Whisper Transcription Engine
Overview
Opencast can take advantage of Open AI's Whisper Project to generate automatic transcriptions on premise through SpeechToText WoH.
Advantages
- Transcription on more than 80 languages
- Translation to English
- Automatic language detection
- Fast processing (When using a GPU)
- Run locally, no data sent to third parties.
Enable Whisper engine
To enable Whisper as for the SpeechToText
WoH, follow these steps.
- Install whisper on the worker nodes.
- Or install whisper-ctranslate2 for faster processing on CPU.
- Enable whisper and set Job load in
org.opencastproject.speechtotext.impl.SpeechToTextServiceImpl.cfg
. - Set the target model to use in
org.opencastproject.speechtotext.impl.engine.WhisperEngine
.
Additional Notes
- Whisper can be run on CPU or GPU, the use of a GPU increase the performance dramatically.
- There are five languages models available to use, from the lightest (tiny) to the most complete (large), having a bigger model improves the accuracy but diminishes processing speed.
- It's recommended to set a Job load for each machine.
- In the case that one want to use only one worker node with Whisper, one can set the job load to be bigger than the size on the non Whisper nodes. The whisper Job will only be run on the Whisper machines (Whose nodes have higher job load set).
- Also, is a good idea on the Whisper node to configure it.
- Avoid workflows failures over not enough memory with parallel transcriptions.
- Performance bottleneck with too many parallel transcriptions.
Whisper-ctranslate2
whisper-ctranslate2 offers the same command line interface as OpenAIs whisper, so it can easily be used in lieu of it. The main benefit of whisper-ctranslate2 is its out-of-the-box processing speed increase, especially on CPUs, compared to OpenAIs whisper. Otherwise the two should behave highly similar, so the above notes still apply.
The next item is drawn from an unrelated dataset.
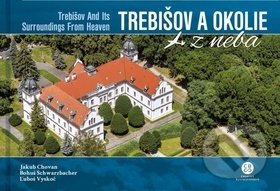 Trebišov a okolie z neba (Trebišov and Its Surroundings From Heaven) - kniha z kategorie Průvodci Evropou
To use whisper-ctranslate2 instead of OpenAis whisper, change the whisper.root.path
in
org.opencastproject.speechtotext.impl.engine.WhisperEngine
to your installation path.
Additional features:
- Enabling quantization in org.opencastproject.speechtotext.impl.engine.WhisperEngine
can increase processing
speed even further.
- Enabling Voice Activity Detection in org.opencastproject.speechtotext.impl.engine.WhisperEngine
can prevent
whisper from transcribing non-speech or silence.